Bryan Spooner – Flint, MI
I believe the Apostolic church has a pretty good hold on staying balanced, and I have not noticed these things to be too widespread. I am not against such things that may occasionally be used to briefly grab the attention of the crowd, but if worship looks or feels like a “production,” it lends itself to a performance environment, and I am completely resistant to that. I think it is difficult to call this black-and-white because demographics have a lot to do with even the specific things we preach. Of course, I am not speaking about doctrine, holiness, or so on, but how you relate to the congregation. For instance, the attention spans of young people are very short. Some things change with demographics; however, we must ensure that Jesus is the main focus of our worship services, and I lean on God for discernment in areas where direction is needed, such as this particular area.

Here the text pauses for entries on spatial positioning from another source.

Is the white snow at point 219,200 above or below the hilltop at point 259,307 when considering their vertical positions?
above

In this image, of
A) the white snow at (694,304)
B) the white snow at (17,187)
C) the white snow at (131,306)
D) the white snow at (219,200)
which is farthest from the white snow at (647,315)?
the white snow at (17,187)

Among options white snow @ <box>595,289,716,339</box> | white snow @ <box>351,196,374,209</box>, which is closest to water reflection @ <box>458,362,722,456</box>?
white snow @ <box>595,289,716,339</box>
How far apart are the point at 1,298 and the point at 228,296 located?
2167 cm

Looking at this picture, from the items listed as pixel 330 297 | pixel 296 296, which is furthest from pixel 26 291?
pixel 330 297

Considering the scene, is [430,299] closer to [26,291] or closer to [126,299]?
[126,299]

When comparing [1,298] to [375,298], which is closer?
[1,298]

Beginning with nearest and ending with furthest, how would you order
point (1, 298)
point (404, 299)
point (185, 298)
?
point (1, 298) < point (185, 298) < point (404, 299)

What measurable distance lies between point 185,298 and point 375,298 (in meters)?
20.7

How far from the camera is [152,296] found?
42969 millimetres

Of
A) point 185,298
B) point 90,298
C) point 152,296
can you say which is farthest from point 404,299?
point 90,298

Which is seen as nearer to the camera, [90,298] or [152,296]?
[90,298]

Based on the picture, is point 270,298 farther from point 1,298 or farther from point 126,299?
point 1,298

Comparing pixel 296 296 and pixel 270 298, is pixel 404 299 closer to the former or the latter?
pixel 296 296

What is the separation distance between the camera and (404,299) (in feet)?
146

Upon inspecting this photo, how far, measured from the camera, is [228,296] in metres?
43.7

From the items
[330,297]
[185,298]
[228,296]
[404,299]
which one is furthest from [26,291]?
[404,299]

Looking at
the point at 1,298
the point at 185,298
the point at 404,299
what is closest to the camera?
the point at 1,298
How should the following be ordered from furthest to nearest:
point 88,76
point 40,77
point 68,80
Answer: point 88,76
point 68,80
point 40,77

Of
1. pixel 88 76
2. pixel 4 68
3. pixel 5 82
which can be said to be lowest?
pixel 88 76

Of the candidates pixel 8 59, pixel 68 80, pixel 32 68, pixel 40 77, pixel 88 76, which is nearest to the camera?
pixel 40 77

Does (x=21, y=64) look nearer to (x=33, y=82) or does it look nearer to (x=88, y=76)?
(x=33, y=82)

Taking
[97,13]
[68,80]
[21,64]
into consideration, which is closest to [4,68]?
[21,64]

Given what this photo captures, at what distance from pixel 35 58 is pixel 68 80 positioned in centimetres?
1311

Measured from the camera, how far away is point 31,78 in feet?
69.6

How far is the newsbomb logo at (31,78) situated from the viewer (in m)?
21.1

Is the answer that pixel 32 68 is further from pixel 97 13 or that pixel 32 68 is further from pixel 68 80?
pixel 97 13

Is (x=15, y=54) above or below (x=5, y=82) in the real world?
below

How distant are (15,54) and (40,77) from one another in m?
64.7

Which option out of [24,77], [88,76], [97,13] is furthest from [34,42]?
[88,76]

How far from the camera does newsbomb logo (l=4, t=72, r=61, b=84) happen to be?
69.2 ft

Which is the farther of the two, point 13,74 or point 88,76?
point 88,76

Rick Schellhardt – Paducah, KY
There may not be a straightforward answer to that. I do try to incorporate worship elements and tools if they add, but I would also say wisdom has to be used because everything needs balance. I heard of a quote from Charles Spurgeon, and he said, “Discernment is not just seeing right from wrong; discernment is seeing right from almost right.” Worship sounds noble, but my concern would be only getting it ‘almost right’. We can get our worship services wrong if we lose sight that worship is for God. While I am not inherently against any of these tools, we can take anything too far. We can create an atmosphere where suddenly worship becomes about us, how we feel, and if it did not feel professional enough, then we were somehow not in the presence of God. So if we use any tool, we must ensure it does not get out of place and become about us.